Dez enfadonhos segundos depois ele cobra de
Carla:
- E
cadê a minha moeda?
Carla
tira uma moeda de dentro da bolsa e joga com violência no rosto de Thiago, dramatizando
a cena e ferindo sua bochecha de modo que em outra circunstância teria sido estranhamente engraçado. Flávia chora, Carla xinga tudo o que é possível
de tudo o que é possível e Sandro, bêbado como um gambá fenomenal, volta a rir, sem
ninguém entender sua reação. Dava pena.
-
Por isso que veio com todo aquele fogo pra casa um dia desses, foi? – Carla baixa
a guarda – Ai ai ai, menina, viu!
Bate
amigavelmente no ombro de Thiago, que por sua vez se esquiva com medo de levar
uma porrada na cara. Sandro pega a garrafa de vodca da mesa, “Cara, valeu, pode
ficar com ela! Eu fico com o resto do que eu trouxe pra cá, fica tranquilo,
você me fez um favor”, e sai sozinho. Depois se ouve os pneus cantando e uma
longa comida de marcha antes de dobrar a esquina.
Por
um momento, todos os três olham para baixo.
Flávia
enxuga as lágrimas e some a embriaguez:
-
Como é que fica isso?... Como você me faz preparar comida pra quem você quer
comer?
Sem
se preocupar em como fará para chegar em casa sem o carro, Carla corre até a
porta ainda aberta e sai cambaleando num ziguezague deselegante sem a necessidade
dizer tchau.
O
casal fica ali, sem um olhar para a cara do outro.
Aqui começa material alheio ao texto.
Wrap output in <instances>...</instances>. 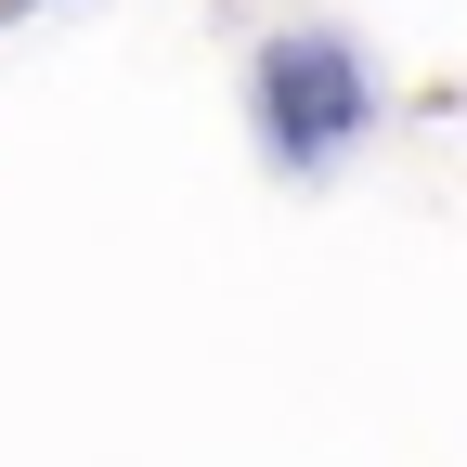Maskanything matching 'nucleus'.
<instances>
[{
	"label": "nucleus",
	"instance_id": "f257e3e1",
	"mask_svg": "<svg viewBox=\"0 0 467 467\" xmlns=\"http://www.w3.org/2000/svg\"><path fill=\"white\" fill-rule=\"evenodd\" d=\"M260 91H273V143L285 156H325L350 117H364V66H350L337 39H285L273 66H260Z\"/></svg>",
	"mask_w": 467,
	"mask_h": 467
}]
</instances>
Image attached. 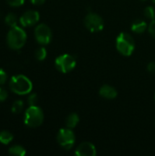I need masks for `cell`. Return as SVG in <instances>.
Instances as JSON below:
<instances>
[{
	"label": "cell",
	"instance_id": "obj_1",
	"mask_svg": "<svg viewBox=\"0 0 155 156\" xmlns=\"http://www.w3.org/2000/svg\"><path fill=\"white\" fill-rule=\"evenodd\" d=\"M26 33L22 27L18 26L10 27L6 36V43L11 49L18 50L22 48L26 44Z\"/></svg>",
	"mask_w": 155,
	"mask_h": 156
},
{
	"label": "cell",
	"instance_id": "obj_2",
	"mask_svg": "<svg viewBox=\"0 0 155 156\" xmlns=\"http://www.w3.org/2000/svg\"><path fill=\"white\" fill-rule=\"evenodd\" d=\"M10 90L17 95H26L33 89L32 81L25 75H16L9 81Z\"/></svg>",
	"mask_w": 155,
	"mask_h": 156
},
{
	"label": "cell",
	"instance_id": "obj_3",
	"mask_svg": "<svg viewBox=\"0 0 155 156\" xmlns=\"http://www.w3.org/2000/svg\"><path fill=\"white\" fill-rule=\"evenodd\" d=\"M116 48L122 56H131L135 48V42L133 37L129 33H120L116 38Z\"/></svg>",
	"mask_w": 155,
	"mask_h": 156
},
{
	"label": "cell",
	"instance_id": "obj_4",
	"mask_svg": "<svg viewBox=\"0 0 155 156\" xmlns=\"http://www.w3.org/2000/svg\"><path fill=\"white\" fill-rule=\"evenodd\" d=\"M44 121V112L37 105L29 106L24 116V122L26 126L30 128H37L43 123Z\"/></svg>",
	"mask_w": 155,
	"mask_h": 156
},
{
	"label": "cell",
	"instance_id": "obj_5",
	"mask_svg": "<svg viewBox=\"0 0 155 156\" xmlns=\"http://www.w3.org/2000/svg\"><path fill=\"white\" fill-rule=\"evenodd\" d=\"M76 58L69 54H63L58 56L55 60L56 69L62 73H69L76 67Z\"/></svg>",
	"mask_w": 155,
	"mask_h": 156
},
{
	"label": "cell",
	"instance_id": "obj_6",
	"mask_svg": "<svg viewBox=\"0 0 155 156\" xmlns=\"http://www.w3.org/2000/svg\"><path fill=\"white\" fill-rule=\"evenodd\" d=\"M75 141H76V137L72 129L69 128L60 129L57 134L58 144L65 150H70L73 147Z\"/></svg>",
	"mask_w": 155,
	"mask_h": 156
},
{
	"label": "cell",
	"instance_id": "obj_7",
	"mask_svg": "<svg viewBox=\"0 0 155 156\" xmlns=\"http://www.w3.org/2000/svg\"><path fill=\"white\" fill-rule=\"evenodd\" d=\"M84 25L90 32H99L104 27V21L102 17L93 12L86 15L84 18Z\"/></svg>",
	"mask_w": 155,
	"mask_h": 156
},
{
	"label": "cell",
	"instance_id": "obj_8",
	"mask_svg": "<svg viewBox=\"0 0 155 156\" xmlns=\"http://www.w3.org/2000/svg\"><path fill=\"white\" fill-rule=\"evenodd\" d=\"M35 37L38 44L48 45L50 43L52 38V31L46 24H39L35 28Z\"/></svg>",
	"mask_w": 155,
	"mask_h": 156
},
{
	"label": "cell",
	"instance_id": "obj_9",
	"mask_svg": "<svg viewBox=\"0 0 155 156\" xmlns=\"http://www.w3.org/2000/svg\"><path fill=\"white\" fill-rule=\"evenodd\" d=\"M39 20V13L35 10L25 12L19 18V22L23 27H31L36 25Z\"/></svg>",
	"mask_w": 155,
	"mask_h": 156
},
{
	"label": "cell",
	"instance_id": "obj_10",
	"mask_svg": "<svg viewBox=\"0 0 155 156\" xmlns=\"http://www.w3.org/2000/svg\"><path fill=\"white\" fill-rule=\"evenodd\" d=\"M75 154L77 156H95L97 154V150L93 144L84 142L78 146Z\"/></svg>",
	"mask_w": 155,
	"mask_h": 156
},
{
	"label": "cell",
	"instance_id": "obj_11",
	"mask_svg": "<svg viewBox=\"0 0 155 156\" xmlns=\"http://www.w3.org/2000/svg\"><path fill=\"white\" fill-rule=\"evenodd\" d=\"M99 93L102 98H104L106 100H114L118 95L116 89L111 85H108V84L101 86Z\"/></svg>",
	"mask_w": 155,
	"mask_h": 156
},
{
	"label": "cell",
	"instance_id": "obj_12",
	"mask_svg": "<svg viewBox=\"0 0 155 156\" xmlns=\"http://www.w3.org/2000/svg\"><path fill=\"white\" fill-rule=\"evenodd\" d=\"M146 28H147V24L144 20H142V19L135 20L132 25V30L137 34L143 33L146 30Z\"/></svg>",
	"mask_w": 155,
	"mask_h": 156
},
{
	"label": "cell",
	"instance_id": "obj_13",
	"mask_svg": "<svg viewBox=\"0 0 155 156\" xmlns=\"http://www.w3.org/2000/svg\"><path fill=\"white\" fill-rule=\"evenodd\" d=\"M79 122V116L75 112L70 113L66 119V126L67 128L74 129L78 125Z\"/></svg>",
	"mask_w": 155,
	"mask_h": 156
},
{
	"label": "cell",
	"instance_id": "obj_14",
	"mask_svg": "<svg viewBox=\"0 0 155 156\" xmlns=\"http://www.w3.org/2000/svg\"><path fill=\"white\" fill-rule=\"evenodd\" d=\"M8 153L12 155L16 156H24L26 154V149L18 144L13 145L8 149Z\"/></svg>",
	"mask_w": 155,
	"mask_h": 156
},
{
	"label": "cell",
	"instance_id": "obj_15",
	"mask_svg": "<svg viewBox=\"0 0 155 156\" xmlns=\"http://www.w3.org/2000/svg\"><path fill=\"white\" fill-rule=\"evenodd\" d=\"M13 134L8 131H2L0 132V144H9L13 141Z\"/></svg>",
	"mask_w": 155,
	"mask_h": 156
},
{
	"label": "cell",
	"instance_id": "obj_16",
	"mask_svg": "<svg viewBox=\"0 0 155 156\" xmlns=\"http://www.w3.org/2000/svg\"><path fill=\"white\" fill-rule=\"evenodd\" d=\"M5 21L6 23V25H8L10 27H15V26H17V16L14 14V13H9L6 15L5 18Z\"/></svg>",
	"mask_w": 155,
	"mask_h": 156
},
{
	"label": "cell",
	"instance_id": "obj_17",
	"mask_svg": "<svg viewBox=\"0 0 155 156\" xmlns=\"http://www.w3.org/2000/svg\"><path fill=\"white\" fill-rule=\"evenodd\" d=\"M23 108H24V102L22 101H20V100H17L13 103L11 111H12L13 113L17 114V113H20L22 112Z\"/></svg>",
	"mask_w": 155,
	"mask_h": 156
},
{
	"label": "cell",
	"instance_id": "obj_18",
	"mask_svg": "<svg viewBox=\"0 0 155 156\" xmlns=\"http://www.w3.org/2000/svg\"><path fill=\"white\" fill-rule=\"evenodd\" d=\"M35 57H36V58H37V60H39V61L44 60V59L47 58V49H46L44 47L38 48L36 50Z\"/></svg>",
	"mask_w": 155,
	"mask_h": 156
},
{
	"label": "cell",
	"instance_id": "obj_19",
	"mask_svg": "<svg viewBox=\"0 0 155 156\" xmlns=\"http://www.w3.org/2000/svg\"><path fill=\"white\" fill-rule=\"evenodd\" d=\"M143 15L146 18L150 19V20H154L155 19V10L153 6H147L145 7L144 11H143Z\"/></svg>",
	"mask_w": 155,
	"mask_h": 156
},
{
	"label": "cell",
	"instance_id": "obj_20",
	"mask_svg": "<svg viewBox=\"0 0 155 156\" xmlns=\"http://www.w3.org/2000/svg\"><path fill=\"white\" fill-rule=\"evenodd\" d=\"M37 101H38V98H37V95L36 93H33V94H31V95L28 97V99H27V102H28L29 106H34V105H37Z\"/></svg>",
	"mask_w": 155,
	"mask_h": 156
},
{
	"label": "cell",
	"instance_id": "obj_21",
	"mask_svg": "<svg viewBox=\"0 0 155 156\" xmlns=\"http://www.w3.org/2000/svg\"><path fill=\"white\" fill-rule=\"evenodd\" d=\"M6 3L11 5V6H14V7H18V6H21L22 5H24L25 3V0H5Z\"/></svg>",
	"mask_w": 155,
	"mask_h": 156
},
{
	"label": "cell",
	"instance_id": "obj_22",
	"mask_svg": "<svg viewBox=\"0 0 155 156\" xmlns=\"http://www.w3.org/2000/svg\"><path fill=\"white\" fill-rule=\"evenodd\" d=\"M7 96H8L7 90L5 88L0 86V102L5 101L7 99Z\"/></svg>",
	"mask_w": 155,
	"mask_h": 156
},
{
	"label": "cell",
	"instance_id": "obj_23",
	"mask_svg": "<svg viewBox=\"0 0 155 156\" xmlns=\"http://www.w3.org/2000/svg\"><path fill=\"white\" fill-rule=\"evenodd\" d=\"M6 79H7L6 72H5L4 69H0V86H2L3 84H5V83Z\"/></svg>",
	"mask_w": 155,
	"mask_h": 156
},
{
	"label": "cell",
	"instance_id": "obj_24",
	"mask_svg": "<svg viewBox=\"0 0 155 156\" xmlns=\"http://www.w3.org/2000/svg\"><path fill=\"white\" fill-rule=\"evenodd\" d=\"M148 31L151 34V36L155 38V19L151 22V24L148 27Z\"/></svg>",
	"mask_w": 155,
	"mask_h": 156
},
{
	"label": "cell",
	"instance_id": "obj_25",
	"mask_svg": "<svg viewBox=\"0 0 155 156\" xmlns=\"http://www.w3.org/2000/svg\"><path fill=\"white\" fill-rule=\"evenodd\" d=\"M147 70L152 74H155V61H152L148 64Z\"/></svg>",
	"mask_w": 155,
	"mask_h": 156
},
{
	"label": "cell",
	"instance_id": "obj_26",
	"mask_svg": "<svg viewBox=\"0 0 155 156\" xmlns=\"http://www.w3.org/2000/svg\"><path fill=\"white\" fill-rule=\"evenodd\" d=\"M30 1H31V3H32L33 5H42V4H44L46 0H30Z\"/></svg>",
	"mask_w": 155,
	"mask_h": 156
},
{
	"label": "cell",
	"instance_id": "obj_27",
	"mask_svg": "<svg viewBox=\"0 0 155 156\" xmlns=\"http://www.w3.org/2000/svg\"><path fill=\"white\" fill-rule=\"evenodd\" d=\"M153 3H154V4H155V0H153Z\"/></svg>",
	"mask_w": 155,
	"mask_h": 156
},
{
	"label": "cell",
	"instance_id": "obj_28",
	"mask_svg": "<svg viewBox=\"0 0 155 156\" xmlns=\"http://www.w3.org/2000/svg\"><path fill=\"white\" fill-rule=\"evenodd\" d=\"M143 1H144V0H143Z\"/></svg>",
	"mask_w": 155,
	"mask_h": 156
}]
</instances>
Falando bobagens até de manhã,
na boa vontade de tentar encontrar uma saída.
Thiago
nem se lembra mais daquele beijo, faz questão de apagar para sempre o
contentamento que chegou a provar no flerte com a outra. “Como era suja”, pensa
com pesar naquela moeda toda vez que percebe como é difícil reconstruir a felicidade
com Flávia, que ainda é sua esposa com a condição de que não cozinhará sabe lá
até quando e nada de “O Caminho do Bem” naquele lar.
Nunca
mais pisou naquela repartição sentindo-se vulnerável. Carla tomou outro
caminho, para bem longe, e não se sabe mais quem ela foi ali.